Dataset entries:
______________________________
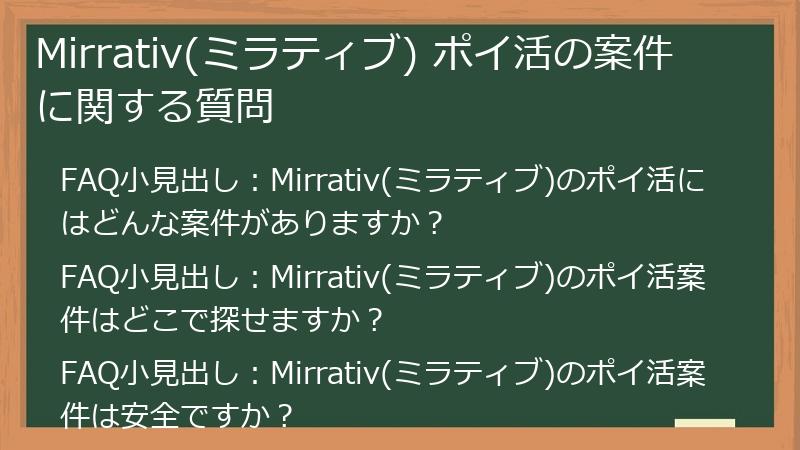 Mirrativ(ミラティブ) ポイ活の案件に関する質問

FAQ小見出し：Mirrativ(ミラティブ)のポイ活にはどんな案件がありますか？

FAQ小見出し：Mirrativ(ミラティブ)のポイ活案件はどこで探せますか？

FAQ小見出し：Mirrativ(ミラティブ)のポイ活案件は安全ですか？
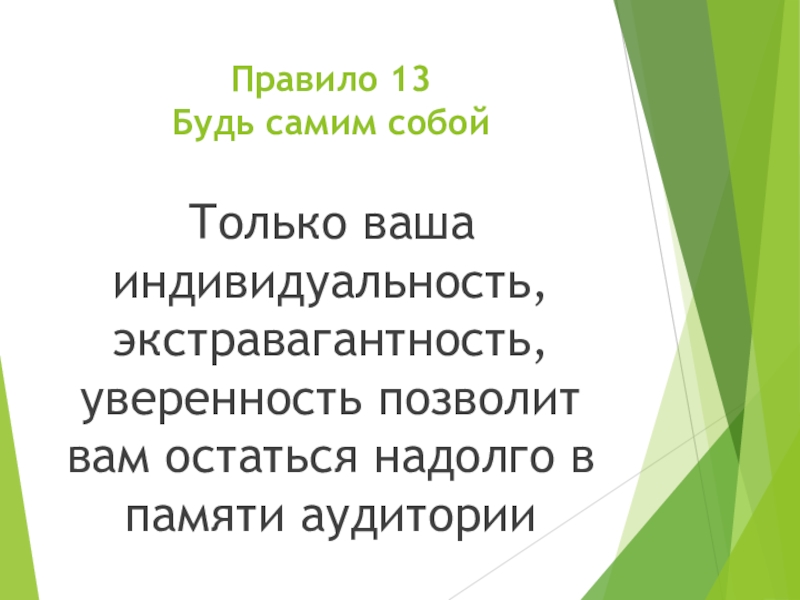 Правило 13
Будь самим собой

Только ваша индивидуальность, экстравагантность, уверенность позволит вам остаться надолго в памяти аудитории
______________________________
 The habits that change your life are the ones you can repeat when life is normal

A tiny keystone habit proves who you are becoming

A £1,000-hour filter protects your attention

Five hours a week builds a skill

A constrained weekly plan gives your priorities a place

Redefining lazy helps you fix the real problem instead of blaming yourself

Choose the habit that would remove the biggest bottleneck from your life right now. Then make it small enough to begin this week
______________________________
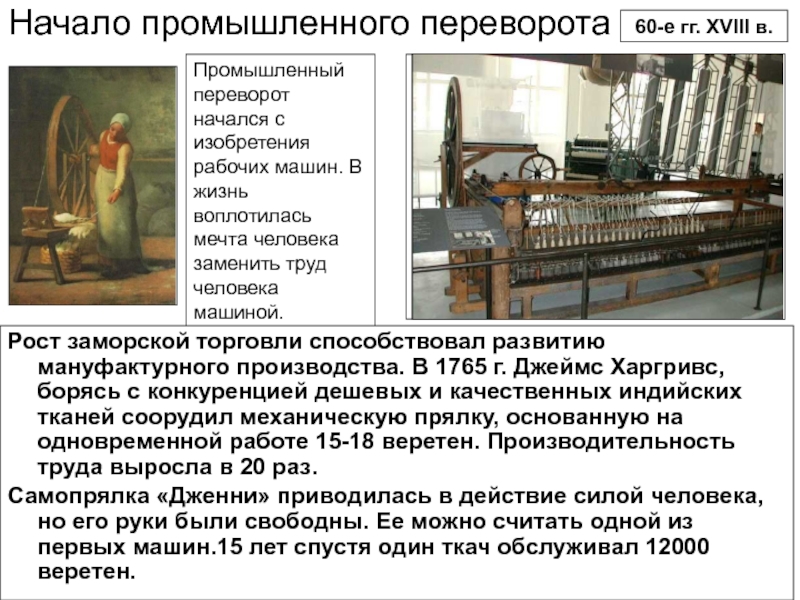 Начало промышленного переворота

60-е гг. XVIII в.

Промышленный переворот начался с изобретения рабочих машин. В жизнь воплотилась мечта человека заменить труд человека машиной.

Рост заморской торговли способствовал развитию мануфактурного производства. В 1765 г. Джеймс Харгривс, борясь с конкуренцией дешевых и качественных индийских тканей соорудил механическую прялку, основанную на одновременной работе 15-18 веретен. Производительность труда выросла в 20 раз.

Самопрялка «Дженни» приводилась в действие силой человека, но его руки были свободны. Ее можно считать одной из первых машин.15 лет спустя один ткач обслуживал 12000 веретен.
______________________________
> **Task objective**: Write out every line from the data above that includes "человека".

> **Answer box**:
Промышленный переворот начался с изобретения рабочих машин. В жизнь воплотилась мечта человека заменить труд человека машиной.
Самопрялка «Дженни» приводилась в действие силой человека, но его руки были свободны. Ее можно считать одной из первых машин.15 лет спустя один ткач обслуживал 12000 веретен.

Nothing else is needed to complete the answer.